- 4人家族の間取り選びで考えること
- 4人家族の間取り選びでは、広さ・部屋割り・ライフプランという3つの視点が重要です。家族構成や子どもの成長に合わせて、最適な住まいを見つけるための具体的な考え方を解説します。
詳しくは、「4人家族の間取り選びで考えたい3つのポイント」をご覧ください。 - 4人家族で暮らす2LDKの使い方
- 物件数が多く探しやすい2LDKで、4人家族が快適に暮らすための部屋割りを紹介します。ライフスタイルに合わせた3つのレイアウトパターンと、スペースを有効活用する工夫が分かります。
詳しくは、「2LDKに4人家族で住む場合」をご覧ください - ゆとりのある暮らしを実現する間取り
- 子ども一人ひとりに部屋を用意したいなら、3LDK以上の間取りがおすすめです。4LDKなら趣味の部屋も実現できます。部屋数が増えるメリットや、選ぶ際の注意点を解説します。
詳しくは、「3LDKに4人家族で住む場合」をご覧ください。
住まい探しをするときには、家族構成に合った間取りタイプを選ぶことが大切です。
今回は、「両親+子ども2人」の4人家族を想定して、間取り選びで考えたいポイントや間取りタイプ別の特徴、使い方を紹介します。
4人家族の間取り選びで考えたい3つのポイント

4人家族の間取りを考える際には、意識しておきたい3つのポイントがあります。ここでは「広さ」「部屋割り」「ライフプラン」から具体的なポイントについて解説します。
必要な広さの目安について
国土交通省の「住生活基本計画における居住面積水準」という資料では、世帯の人数ごとに、必要な広さの水準が示されています。

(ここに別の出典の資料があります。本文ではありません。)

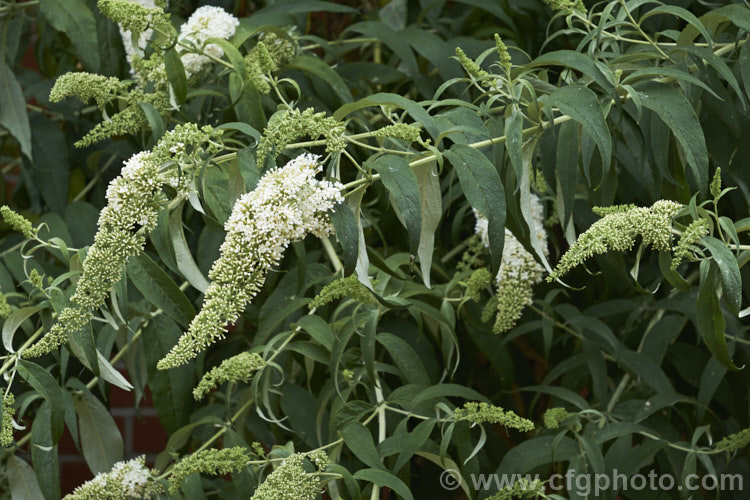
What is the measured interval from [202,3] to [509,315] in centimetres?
70

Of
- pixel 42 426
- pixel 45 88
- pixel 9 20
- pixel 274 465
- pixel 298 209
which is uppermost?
pixel 9 20

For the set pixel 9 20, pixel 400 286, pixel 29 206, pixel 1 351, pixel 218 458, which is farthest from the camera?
pixel 29 206

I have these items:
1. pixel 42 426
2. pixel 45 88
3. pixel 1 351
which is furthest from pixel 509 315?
pixel 45 88

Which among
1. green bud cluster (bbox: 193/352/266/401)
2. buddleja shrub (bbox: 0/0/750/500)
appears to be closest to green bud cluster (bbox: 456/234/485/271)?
buddleja shrub (bbox: 0/0/750/500)

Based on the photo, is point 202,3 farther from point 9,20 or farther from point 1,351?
point 1,351

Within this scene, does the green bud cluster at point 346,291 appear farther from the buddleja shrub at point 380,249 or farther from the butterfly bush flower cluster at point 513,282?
the butterfly bush flower cluster at point 513,282

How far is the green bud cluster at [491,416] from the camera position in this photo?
2.31 feet

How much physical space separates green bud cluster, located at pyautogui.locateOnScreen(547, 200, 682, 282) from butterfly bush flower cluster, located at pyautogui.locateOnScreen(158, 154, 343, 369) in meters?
0.19

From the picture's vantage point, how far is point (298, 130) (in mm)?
627

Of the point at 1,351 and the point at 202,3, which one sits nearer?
the point at 1,351

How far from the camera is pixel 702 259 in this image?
1.98ft

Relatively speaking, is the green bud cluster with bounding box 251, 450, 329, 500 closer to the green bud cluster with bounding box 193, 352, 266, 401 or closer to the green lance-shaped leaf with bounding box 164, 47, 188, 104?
the green bud cluster with bounding box 193, 352, 266, 401

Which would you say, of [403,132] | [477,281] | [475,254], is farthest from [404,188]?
[475,254]

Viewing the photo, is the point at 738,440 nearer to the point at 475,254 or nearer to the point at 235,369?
the point at 475,254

それによると、4人家族においては、以下のような面積が目安とされています。
4人家族に必要な広さの目安
- 最低居住面積水準:50平米(45平米)
- 誘導居住面積水準(都市型):95平米(85平米)
- 誘導居住面積水準(一般型):125平米(112.5平米)
- ( )内は、3~5歳児が1名いる場合
「最低居住面積水準」とは、健康的で文化的な生活を送るために必要不可欠な面積の水準です。
それに対して、「誘導居住面積水準」とは、多様なライフスタイルに合わせてゆったりと過ごせる広さを示しています。そのうち、都市型は都市部でのアパートやマンションといった共同住宅での生活、一般型は郊外での一戸建て生活を想定した広さです。

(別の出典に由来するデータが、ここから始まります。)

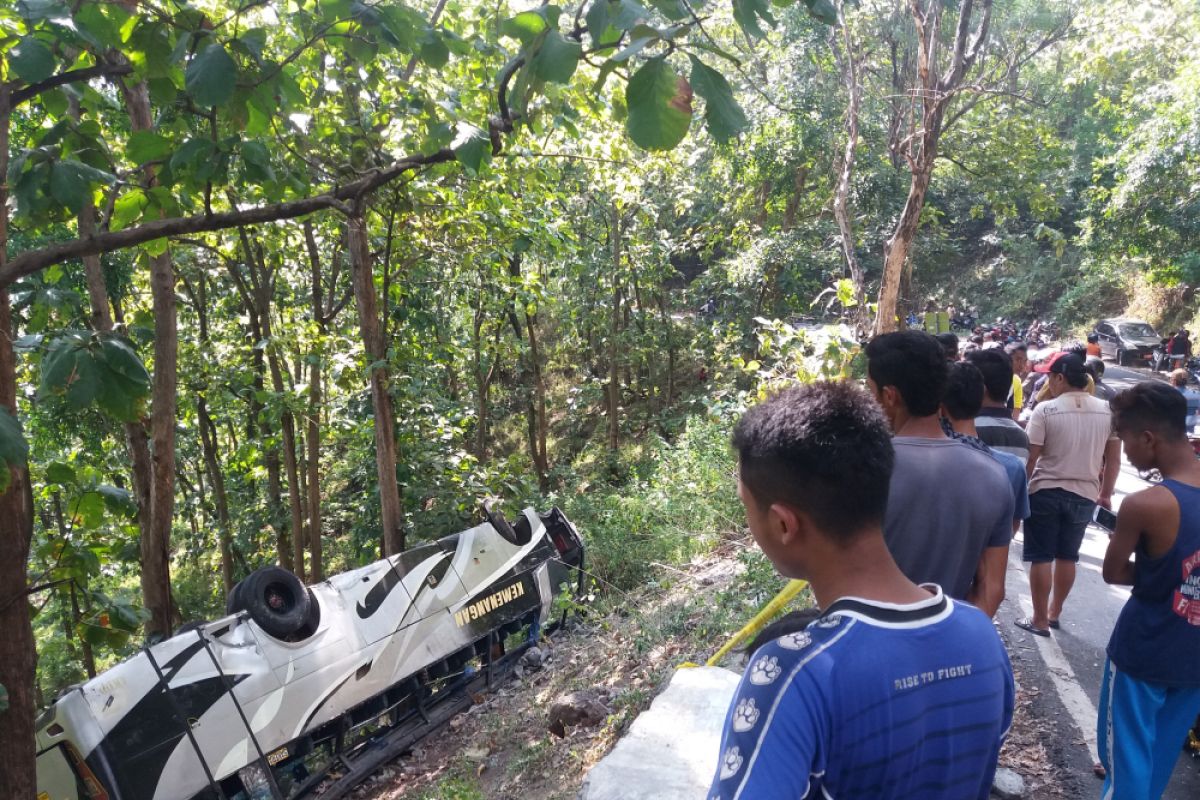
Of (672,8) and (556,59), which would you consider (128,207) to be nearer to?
(556,59)

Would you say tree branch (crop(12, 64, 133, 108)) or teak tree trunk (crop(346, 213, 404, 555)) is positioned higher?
tree branch (crop(12, 64, 133, 108))

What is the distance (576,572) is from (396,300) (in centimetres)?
385

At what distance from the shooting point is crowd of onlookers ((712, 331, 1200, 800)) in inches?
45.3

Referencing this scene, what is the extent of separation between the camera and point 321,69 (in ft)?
17.4

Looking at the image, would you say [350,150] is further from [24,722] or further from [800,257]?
[800,257]

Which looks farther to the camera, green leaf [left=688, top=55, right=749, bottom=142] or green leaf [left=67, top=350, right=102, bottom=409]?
green leaf [left=67, top=350, right=102, bottom=409]

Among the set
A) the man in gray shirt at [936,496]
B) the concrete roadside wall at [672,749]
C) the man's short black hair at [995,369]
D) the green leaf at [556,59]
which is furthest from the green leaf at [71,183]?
the man's short black hair at [995,369]

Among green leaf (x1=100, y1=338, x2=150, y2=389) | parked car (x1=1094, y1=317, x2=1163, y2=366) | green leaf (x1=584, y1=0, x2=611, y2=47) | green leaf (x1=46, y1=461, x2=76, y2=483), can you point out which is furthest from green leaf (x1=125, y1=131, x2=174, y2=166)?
parked car (x1=1094, y1=317, x2=1163, y2=366)

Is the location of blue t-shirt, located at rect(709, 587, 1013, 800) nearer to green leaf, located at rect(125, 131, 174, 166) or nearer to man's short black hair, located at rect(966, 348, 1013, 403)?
green leaf, located at rect(125, 131, 174, 166)

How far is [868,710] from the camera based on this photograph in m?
1.16

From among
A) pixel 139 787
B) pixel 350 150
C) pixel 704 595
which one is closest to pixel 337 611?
pixel 139 787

なお、同資料によると2008年時点、子育て世帯の居住面積水準達成状況は、半数以上が「最低居住面積以上、誘導居住面積水準未満」となっています。
そのため、まずは最低居住面積水準の50平米よりも広いことを前提条件にして、そこから誘導居住面積水準と比較しながら間取りを選んでいくといいでしょう。
部屋割りについて
間取りを決めるうえでは、具体的な広さの基準を押さえるとともに、部屋割りを想定することも大切です。まずは、「夫婦の個室を用意するかどうか」を考えてみましょう。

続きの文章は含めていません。